• [GIVEN EXERCISE A]
In the forum post below about Rubik's Cube questions on StackExchange, which two examples are given of the basic-level cubing questions found on puzzling stackexchange?
• [GIVEN EXERCISE B]
Write the next part of the forum post below about Rubik's Cube questions on StackExchange, picking up after its final sentence.

• [TEXT EXTRACT]

"""

# Rubiks Cube Q/A on StackExchange



## abunickabhi (Jul 31, 2018)

https://puzzling.stackexchange.com/questions/tagged/rubiks-cube

I am a regular user of stackexchange , as I am from a coding background. I stumbled upon puzzling stackexchange , which had some basic level questions about cubing , like the J perm , or doing the last layer.

We have already advanced our methods like CFOP,3-style,Roux and Petrus a lot , making new moves,triggers and alg sheets , and the fast solvers testing it out.
It would be better if many kinds of algorithms are discussed in the rubiks cube section, so that any level of cuber can visit the site , and can advance his/her skill in that method, the same way a programmer say in php visits stackexchange , and becomes wiser after reading the answers to all sorts of doubts.

"""

[Questions about pictured scenes]
"""

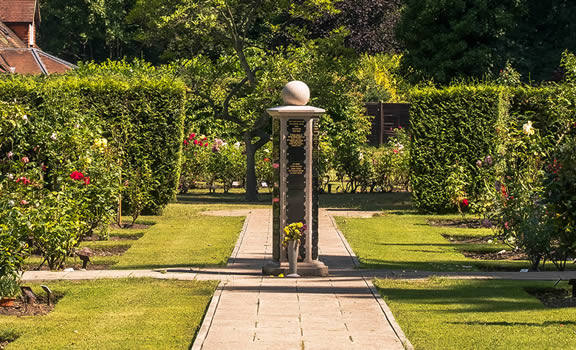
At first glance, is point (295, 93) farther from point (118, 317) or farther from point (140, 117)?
point (140, 117)

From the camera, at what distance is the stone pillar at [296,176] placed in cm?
1272

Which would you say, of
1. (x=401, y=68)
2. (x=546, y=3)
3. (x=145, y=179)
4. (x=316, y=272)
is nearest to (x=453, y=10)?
(x=401, y=68)

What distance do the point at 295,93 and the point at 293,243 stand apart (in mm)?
1893

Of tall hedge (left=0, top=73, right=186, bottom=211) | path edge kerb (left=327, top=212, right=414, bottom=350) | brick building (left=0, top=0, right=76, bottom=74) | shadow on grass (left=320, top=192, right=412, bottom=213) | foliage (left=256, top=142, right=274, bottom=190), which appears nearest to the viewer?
path edge kerb (left=327, top=212, right=414, bottom=350)

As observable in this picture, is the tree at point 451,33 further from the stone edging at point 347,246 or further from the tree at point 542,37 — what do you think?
the stone edging at point 347,246

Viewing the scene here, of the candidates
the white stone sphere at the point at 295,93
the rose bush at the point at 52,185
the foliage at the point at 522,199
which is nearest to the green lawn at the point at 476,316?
the foliage at the point at 522,199

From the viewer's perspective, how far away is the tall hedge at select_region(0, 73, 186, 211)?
64.3 ft

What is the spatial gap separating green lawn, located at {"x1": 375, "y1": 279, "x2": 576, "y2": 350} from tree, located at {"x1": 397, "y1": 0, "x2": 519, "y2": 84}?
50.8 ft

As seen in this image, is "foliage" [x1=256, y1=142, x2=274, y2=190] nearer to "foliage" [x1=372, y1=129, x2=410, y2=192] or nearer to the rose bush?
"foliage" [x1=372, y1=129, x2=410, y2=192]

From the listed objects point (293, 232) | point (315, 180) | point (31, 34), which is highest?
point (31, 34)

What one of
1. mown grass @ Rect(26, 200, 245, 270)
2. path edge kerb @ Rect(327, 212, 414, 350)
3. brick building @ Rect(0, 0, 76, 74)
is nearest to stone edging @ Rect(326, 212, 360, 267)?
path edge kerb @ Rect(327, 212, 414, 350)

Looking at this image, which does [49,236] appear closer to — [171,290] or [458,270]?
[171,290]

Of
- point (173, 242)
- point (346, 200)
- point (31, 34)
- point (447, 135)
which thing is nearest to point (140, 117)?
point (173, 242)

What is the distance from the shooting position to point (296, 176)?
12867 millimetres
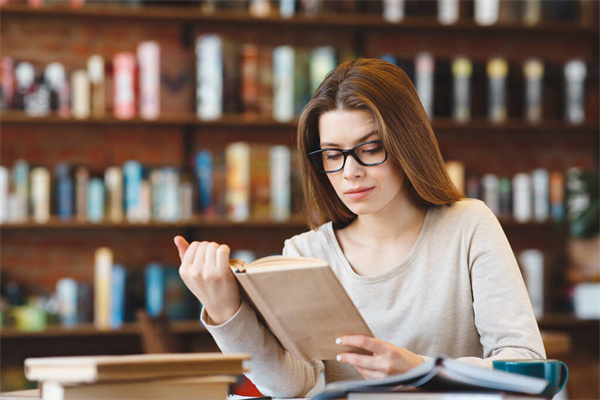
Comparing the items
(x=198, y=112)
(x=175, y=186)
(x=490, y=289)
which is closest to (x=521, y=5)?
(x=198, y=112)

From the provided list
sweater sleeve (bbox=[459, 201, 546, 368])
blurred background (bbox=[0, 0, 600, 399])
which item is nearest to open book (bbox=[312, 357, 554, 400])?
sweater sleeve (bbox=[459, 201, 546, 368])

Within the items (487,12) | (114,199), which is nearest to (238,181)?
(114,199)

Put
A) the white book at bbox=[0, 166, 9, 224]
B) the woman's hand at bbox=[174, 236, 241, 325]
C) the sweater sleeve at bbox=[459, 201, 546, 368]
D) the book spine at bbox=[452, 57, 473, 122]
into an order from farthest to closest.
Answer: the book spine at bbox=[452, 57, 473, 122] → the white book at bbox=[0, 166, 9, 224] → the sweater sleeve at bbox=[459, 201, 546, 368] → the woman's hand at bbox=[174, 236, 241, 325]

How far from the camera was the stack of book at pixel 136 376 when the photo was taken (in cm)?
84

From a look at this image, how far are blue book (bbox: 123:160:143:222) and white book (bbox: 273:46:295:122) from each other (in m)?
0.61

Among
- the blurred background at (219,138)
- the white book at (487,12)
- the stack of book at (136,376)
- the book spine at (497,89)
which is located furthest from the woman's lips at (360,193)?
the white book at (487,12)

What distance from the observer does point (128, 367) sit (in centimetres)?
84

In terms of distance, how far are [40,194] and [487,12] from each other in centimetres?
204

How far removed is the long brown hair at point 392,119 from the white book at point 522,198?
1.82m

"""

• [TASK RESULT A]
The J perm and doing the last layer.

• [TASK RESULT B]
I have started answering , and seeding questions on this platform , but I want more method experts , and cube algorithm geeks to come out, and spend their time , and make it into an informative paradise, where any cuber can get all cubing related answer and improve.

(Side Note: I agree this forum serves this purpose to some extent, which alg discussion and difficult/weird scramble threads , but the answers are never valued or ranked , as in the stackexchange system)
It would be reliable for any new cuber to get his query solved correctly everytime by visiting puzzling.stackexchange.com , rather than sifting through thousands of unranked forum messages.

Let's contribute!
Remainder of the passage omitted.